------ TEXT TO READ ------

Grease The Musical review at the Dominion Theatre London

West End review

Grease The Musical, playing at the Dominion Theatre in London.

Foster’s revival harks back to the original grittier production and may divide some fans expecting a cookie-cutter version of the saccharine film starring Olivia Newton John and John Travolta. Reviews so far have been mixed ranging from 4-stars from Dominic Cavendish in the Daily Telegraph to 2-stars from Nick Curtis in the Evening Standard.

The show is led by Dan Partridge (Link Larkin in Hairspray UK tour & Pepper in Mamma Mia! West End) and Olivia Moore (Waitress at the Adelphi Theatre & Heathers at Theatre Royal Haymarket) as the iconic duo, Danny and Sandy.

Pop star Peter Andre plays Vince Fontaine – although only at certain performances – with Jason Donovan also set to appear later in the run as Teen Angel.

The cast features Jocasta Almgill (& Juliet at Shaftesbury Theatre) as Rizzo, Paul French (Grease UK tour) as Kenickie, Mary Moore (Little Women at Park Theatre) as Jan, Jake Reynolds as Doody, Lizzy-Rose Esin-Kelly (A Chorus Line at Curve) as Marty, Damon Gould (Pretty Woman: The Musical at Savoy Theatre) as Sonny, Eloise Davies (Be More Chill at The Other Palace) as Frenchie, Jessica Croll (Hairspray UK tour) as Patty Simcox, Katie Lee (Matilda The Musical at Cambridge Theatre) as Cha Cha, Ronan Burns (West Side Story at Curve) as Johnny Casino and Corinna Powlesland (An Officer and A Gentleman at Regents Park Open Air Theatre) as Miss Lynch.

This new production of Jim Jacobs & Warren Casey’s hit musical is directed by the Curve Leicester’s artistic director Nikolai Foster with choreography by the legendary Arlene Phillips.

Book tickets to Grease The Musical at the Dominion Theatre in London

Read a round-up of reviews for Grease below – more reviews will be added as they drop!

Grease reviews

★★★

“Slick”

“Nikolai Foster’s .. has replaced all the twee of the fan favourite with something darker.”

------ RAW RECORDS ------

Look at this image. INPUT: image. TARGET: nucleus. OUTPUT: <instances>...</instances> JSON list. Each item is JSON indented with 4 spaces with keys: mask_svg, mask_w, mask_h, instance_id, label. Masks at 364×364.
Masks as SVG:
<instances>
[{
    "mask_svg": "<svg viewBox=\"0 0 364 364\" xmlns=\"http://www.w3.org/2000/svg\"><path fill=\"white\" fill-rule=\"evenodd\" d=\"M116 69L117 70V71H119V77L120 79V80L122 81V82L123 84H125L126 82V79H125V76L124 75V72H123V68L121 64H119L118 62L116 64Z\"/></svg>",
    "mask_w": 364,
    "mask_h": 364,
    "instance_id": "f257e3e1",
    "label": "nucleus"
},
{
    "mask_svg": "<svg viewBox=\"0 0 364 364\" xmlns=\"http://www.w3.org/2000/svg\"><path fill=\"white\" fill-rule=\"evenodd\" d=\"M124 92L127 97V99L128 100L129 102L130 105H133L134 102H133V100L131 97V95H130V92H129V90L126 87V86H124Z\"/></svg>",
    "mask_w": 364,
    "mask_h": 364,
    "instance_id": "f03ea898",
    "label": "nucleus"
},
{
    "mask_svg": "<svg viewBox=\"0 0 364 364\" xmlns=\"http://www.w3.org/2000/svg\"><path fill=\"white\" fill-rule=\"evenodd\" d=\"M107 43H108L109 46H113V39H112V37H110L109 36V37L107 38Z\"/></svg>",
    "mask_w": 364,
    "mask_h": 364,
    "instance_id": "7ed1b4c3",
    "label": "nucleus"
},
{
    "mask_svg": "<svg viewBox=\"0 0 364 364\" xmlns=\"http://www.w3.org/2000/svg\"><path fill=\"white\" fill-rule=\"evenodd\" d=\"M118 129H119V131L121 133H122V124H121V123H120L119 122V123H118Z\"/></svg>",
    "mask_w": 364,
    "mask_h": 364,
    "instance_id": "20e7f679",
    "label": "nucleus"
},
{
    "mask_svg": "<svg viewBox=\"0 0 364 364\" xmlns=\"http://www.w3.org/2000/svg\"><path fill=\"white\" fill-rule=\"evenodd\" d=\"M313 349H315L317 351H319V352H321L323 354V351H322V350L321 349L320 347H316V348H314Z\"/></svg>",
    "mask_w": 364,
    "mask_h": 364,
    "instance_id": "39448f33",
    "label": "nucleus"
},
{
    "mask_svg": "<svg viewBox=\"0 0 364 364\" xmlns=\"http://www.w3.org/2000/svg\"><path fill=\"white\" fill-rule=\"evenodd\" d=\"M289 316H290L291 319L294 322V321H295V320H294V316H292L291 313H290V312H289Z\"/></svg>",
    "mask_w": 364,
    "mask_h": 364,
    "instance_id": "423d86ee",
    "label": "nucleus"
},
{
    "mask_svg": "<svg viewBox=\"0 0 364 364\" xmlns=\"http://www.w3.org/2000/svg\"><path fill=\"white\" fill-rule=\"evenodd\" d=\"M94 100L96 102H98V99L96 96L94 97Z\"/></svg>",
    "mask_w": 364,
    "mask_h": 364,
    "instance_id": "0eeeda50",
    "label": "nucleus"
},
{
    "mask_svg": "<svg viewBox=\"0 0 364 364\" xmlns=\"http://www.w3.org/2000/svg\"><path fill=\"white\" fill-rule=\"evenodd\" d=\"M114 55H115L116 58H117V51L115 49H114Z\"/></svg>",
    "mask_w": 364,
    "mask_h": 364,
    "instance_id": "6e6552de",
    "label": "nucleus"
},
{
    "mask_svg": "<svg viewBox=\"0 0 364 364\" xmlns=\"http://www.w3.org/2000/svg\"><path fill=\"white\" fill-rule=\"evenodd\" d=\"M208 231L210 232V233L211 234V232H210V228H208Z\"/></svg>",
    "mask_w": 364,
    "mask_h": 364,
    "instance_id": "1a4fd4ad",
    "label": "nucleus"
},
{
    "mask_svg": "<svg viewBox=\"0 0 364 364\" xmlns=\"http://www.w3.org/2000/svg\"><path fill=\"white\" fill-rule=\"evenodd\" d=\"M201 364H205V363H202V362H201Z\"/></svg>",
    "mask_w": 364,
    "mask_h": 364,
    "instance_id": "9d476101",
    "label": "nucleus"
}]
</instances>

------

» EXERCISE REQUIREMENTS
Return the passage of the Grease review from "Foster’s revival harks" to "the Evening Standard.", word for word. The rows are separate material and have nothing to do with the Grease review.

» OUTPUT BELOW
Foster’s revival harks back to the original grittier production and may divide some fans expecting a cookie-cutter version of the saccharine film starring Olivia Newton John and John Travolta. Reviews so far have been mixed ranging from 4-stars from Dominic Cavendish in the Daily Telegraph to 2-stars from Nick Curtis in the Evening Standard.